What you will do:
Return each line of the material that contains the string "left".
-- -- --
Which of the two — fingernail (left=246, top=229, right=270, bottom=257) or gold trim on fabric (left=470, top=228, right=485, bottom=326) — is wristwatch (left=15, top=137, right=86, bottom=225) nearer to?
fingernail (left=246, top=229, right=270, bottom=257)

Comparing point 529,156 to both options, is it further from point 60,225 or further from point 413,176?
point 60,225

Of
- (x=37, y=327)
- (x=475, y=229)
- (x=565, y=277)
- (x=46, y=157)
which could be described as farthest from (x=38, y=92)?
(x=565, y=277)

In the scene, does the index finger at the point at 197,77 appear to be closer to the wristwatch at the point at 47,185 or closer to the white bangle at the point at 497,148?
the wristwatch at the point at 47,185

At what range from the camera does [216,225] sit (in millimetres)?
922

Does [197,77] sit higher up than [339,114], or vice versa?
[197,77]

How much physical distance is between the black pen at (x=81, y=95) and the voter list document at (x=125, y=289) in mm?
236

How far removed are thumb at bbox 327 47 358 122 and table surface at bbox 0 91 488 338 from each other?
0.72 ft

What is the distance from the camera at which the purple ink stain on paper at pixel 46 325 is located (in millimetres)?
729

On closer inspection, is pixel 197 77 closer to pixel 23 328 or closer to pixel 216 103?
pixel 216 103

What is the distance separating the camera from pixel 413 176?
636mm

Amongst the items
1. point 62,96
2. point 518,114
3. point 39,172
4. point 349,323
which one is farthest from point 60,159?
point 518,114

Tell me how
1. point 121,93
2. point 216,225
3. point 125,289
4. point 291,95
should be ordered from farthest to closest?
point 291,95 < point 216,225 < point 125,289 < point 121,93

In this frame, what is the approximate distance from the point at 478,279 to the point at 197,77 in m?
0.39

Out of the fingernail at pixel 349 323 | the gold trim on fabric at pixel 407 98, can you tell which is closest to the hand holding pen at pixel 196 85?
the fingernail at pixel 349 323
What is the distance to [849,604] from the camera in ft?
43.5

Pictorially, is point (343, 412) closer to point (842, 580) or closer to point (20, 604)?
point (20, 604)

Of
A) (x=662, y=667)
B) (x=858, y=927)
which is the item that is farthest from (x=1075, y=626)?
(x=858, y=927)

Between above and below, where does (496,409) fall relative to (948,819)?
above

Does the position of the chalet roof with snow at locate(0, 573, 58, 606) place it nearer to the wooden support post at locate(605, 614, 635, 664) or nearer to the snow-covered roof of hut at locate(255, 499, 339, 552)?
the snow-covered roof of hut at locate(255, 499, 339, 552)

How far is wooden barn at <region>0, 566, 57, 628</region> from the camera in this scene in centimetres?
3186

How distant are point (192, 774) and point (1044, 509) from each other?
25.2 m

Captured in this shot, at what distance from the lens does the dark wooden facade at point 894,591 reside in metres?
-- -- --
Written response:
Which of the two — fingernail (left=246, top=229, right=270, bottom=257) or gold trim on fabric (left=470, top=228, right=485, bottom=326) — is wristwatch (left=15, top=137, right=86, bottom=225) nearer to?
fingernail (left=246, top=229, right=270, bottom=257)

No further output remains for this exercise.